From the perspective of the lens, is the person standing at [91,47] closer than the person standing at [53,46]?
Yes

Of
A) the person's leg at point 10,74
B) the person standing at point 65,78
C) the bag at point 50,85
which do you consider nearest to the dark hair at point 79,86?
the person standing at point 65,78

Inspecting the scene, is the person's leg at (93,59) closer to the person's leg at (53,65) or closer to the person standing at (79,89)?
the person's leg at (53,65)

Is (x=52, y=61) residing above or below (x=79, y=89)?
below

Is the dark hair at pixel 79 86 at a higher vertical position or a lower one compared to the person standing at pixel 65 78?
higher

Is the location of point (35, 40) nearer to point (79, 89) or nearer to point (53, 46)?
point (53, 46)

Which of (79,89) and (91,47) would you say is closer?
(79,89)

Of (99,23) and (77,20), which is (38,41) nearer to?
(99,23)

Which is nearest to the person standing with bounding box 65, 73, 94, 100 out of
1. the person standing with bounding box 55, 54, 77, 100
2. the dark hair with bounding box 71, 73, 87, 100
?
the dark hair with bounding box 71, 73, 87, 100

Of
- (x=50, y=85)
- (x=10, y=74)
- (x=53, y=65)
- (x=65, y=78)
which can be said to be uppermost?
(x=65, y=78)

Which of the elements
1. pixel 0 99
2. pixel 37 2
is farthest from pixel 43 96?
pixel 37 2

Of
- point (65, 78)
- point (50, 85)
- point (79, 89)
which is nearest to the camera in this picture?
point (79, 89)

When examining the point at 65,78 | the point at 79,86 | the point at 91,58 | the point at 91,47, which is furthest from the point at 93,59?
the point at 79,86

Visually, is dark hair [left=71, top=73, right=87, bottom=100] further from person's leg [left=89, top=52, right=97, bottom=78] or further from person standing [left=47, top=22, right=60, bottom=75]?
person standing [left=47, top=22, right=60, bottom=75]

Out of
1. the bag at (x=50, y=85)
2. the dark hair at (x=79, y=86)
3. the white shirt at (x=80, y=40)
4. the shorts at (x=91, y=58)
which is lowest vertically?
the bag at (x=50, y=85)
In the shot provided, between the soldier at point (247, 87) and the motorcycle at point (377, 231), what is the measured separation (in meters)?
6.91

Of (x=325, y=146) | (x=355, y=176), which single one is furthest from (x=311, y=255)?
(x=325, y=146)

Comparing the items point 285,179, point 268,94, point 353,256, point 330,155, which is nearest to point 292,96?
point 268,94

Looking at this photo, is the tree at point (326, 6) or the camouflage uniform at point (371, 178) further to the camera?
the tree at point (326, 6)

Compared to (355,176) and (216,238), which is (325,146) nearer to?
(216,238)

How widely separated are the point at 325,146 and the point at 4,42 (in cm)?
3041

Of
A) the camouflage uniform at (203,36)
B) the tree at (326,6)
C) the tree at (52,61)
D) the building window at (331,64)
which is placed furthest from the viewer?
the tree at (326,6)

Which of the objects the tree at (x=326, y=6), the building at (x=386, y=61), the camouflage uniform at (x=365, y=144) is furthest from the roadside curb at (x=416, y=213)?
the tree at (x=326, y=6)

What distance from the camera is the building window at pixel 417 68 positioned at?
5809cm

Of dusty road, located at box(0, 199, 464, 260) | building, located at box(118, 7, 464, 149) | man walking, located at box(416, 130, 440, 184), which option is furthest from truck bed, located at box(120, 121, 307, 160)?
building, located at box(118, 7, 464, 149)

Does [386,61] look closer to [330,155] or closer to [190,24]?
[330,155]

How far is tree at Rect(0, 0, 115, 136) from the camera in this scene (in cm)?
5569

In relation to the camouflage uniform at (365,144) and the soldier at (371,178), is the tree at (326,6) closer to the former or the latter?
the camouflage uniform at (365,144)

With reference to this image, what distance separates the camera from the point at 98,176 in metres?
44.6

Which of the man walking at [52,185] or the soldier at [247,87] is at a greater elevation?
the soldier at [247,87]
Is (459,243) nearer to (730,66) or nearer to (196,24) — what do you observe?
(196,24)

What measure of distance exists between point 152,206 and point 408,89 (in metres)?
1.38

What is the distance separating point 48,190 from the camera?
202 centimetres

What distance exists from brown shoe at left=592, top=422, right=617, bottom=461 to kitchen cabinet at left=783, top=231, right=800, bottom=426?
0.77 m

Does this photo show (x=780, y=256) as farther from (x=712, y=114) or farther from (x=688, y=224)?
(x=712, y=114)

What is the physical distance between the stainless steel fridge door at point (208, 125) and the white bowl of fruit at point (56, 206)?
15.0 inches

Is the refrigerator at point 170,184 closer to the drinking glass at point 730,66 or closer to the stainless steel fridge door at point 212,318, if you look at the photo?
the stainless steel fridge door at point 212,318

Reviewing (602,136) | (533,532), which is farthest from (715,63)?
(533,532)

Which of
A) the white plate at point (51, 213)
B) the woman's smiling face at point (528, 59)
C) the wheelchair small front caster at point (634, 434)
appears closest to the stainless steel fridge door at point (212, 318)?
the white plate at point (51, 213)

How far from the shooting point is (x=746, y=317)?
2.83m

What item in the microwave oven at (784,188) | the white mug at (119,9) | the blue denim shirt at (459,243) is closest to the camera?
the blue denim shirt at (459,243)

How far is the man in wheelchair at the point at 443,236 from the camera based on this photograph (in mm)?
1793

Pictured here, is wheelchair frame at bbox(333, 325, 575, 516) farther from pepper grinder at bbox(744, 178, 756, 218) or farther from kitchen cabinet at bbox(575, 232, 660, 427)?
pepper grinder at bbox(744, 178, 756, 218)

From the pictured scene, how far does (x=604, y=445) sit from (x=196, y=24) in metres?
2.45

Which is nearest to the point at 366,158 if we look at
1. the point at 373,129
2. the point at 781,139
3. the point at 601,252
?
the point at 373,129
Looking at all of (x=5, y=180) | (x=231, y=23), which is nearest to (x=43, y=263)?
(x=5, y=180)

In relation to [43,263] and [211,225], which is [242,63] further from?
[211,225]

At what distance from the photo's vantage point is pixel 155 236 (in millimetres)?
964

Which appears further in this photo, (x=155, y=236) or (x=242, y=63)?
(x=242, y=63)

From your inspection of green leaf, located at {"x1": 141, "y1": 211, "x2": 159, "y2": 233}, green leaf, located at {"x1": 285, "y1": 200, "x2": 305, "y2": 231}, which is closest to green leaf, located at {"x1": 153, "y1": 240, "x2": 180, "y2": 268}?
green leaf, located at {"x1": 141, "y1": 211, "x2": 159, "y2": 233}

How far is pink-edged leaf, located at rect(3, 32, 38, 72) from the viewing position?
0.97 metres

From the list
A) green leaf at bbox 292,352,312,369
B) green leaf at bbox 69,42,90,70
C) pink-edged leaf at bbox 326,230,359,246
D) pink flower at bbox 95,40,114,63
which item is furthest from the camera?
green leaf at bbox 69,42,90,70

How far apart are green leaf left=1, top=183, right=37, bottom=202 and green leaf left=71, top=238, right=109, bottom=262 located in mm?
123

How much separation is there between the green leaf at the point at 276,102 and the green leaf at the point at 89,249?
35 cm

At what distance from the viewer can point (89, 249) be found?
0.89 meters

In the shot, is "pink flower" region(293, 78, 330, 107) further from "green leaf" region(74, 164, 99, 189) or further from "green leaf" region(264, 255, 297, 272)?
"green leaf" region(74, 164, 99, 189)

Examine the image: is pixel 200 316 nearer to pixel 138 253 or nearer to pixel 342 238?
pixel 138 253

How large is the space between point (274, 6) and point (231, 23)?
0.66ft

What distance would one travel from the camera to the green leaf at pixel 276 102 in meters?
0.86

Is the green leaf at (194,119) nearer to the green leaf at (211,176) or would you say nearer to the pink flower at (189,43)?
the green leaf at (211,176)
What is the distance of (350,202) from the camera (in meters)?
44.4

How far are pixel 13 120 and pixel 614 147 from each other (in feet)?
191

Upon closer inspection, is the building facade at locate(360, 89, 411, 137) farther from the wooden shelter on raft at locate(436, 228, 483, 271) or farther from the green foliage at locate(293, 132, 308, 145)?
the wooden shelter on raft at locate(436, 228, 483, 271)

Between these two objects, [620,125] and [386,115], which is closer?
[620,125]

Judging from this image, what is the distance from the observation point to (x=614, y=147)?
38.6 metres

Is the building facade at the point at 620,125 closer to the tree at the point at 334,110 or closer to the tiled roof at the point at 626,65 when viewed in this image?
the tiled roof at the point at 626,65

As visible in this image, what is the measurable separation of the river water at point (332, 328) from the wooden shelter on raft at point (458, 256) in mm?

■ ■ ■

_Votre tâche_.
Recopiez les entrées de la ligne contenant « Between these two » jusqu'à la fin des entrées, en remplaçant « river water » par « stream water » sans rien modifier d'autre.

_Résultat attendu_.
Between these two objects, [620,125] and [386,115], which is closer?
[620,125]

Judging from this image, what is the distance from the observation point to (x=614, y=147)?
38.6 metres

Is the building facade at the point at 620,125 closer to the tree at the point at 334,110 or closer to the tiled roof at the point at 626,65 when viewed in this image?
the tiled roof at the point at 626,65

As visible in this image, what is the measurable separation of the stream water at point (332, 328) from the wooden shelter on raft at point (458, 256) in mm?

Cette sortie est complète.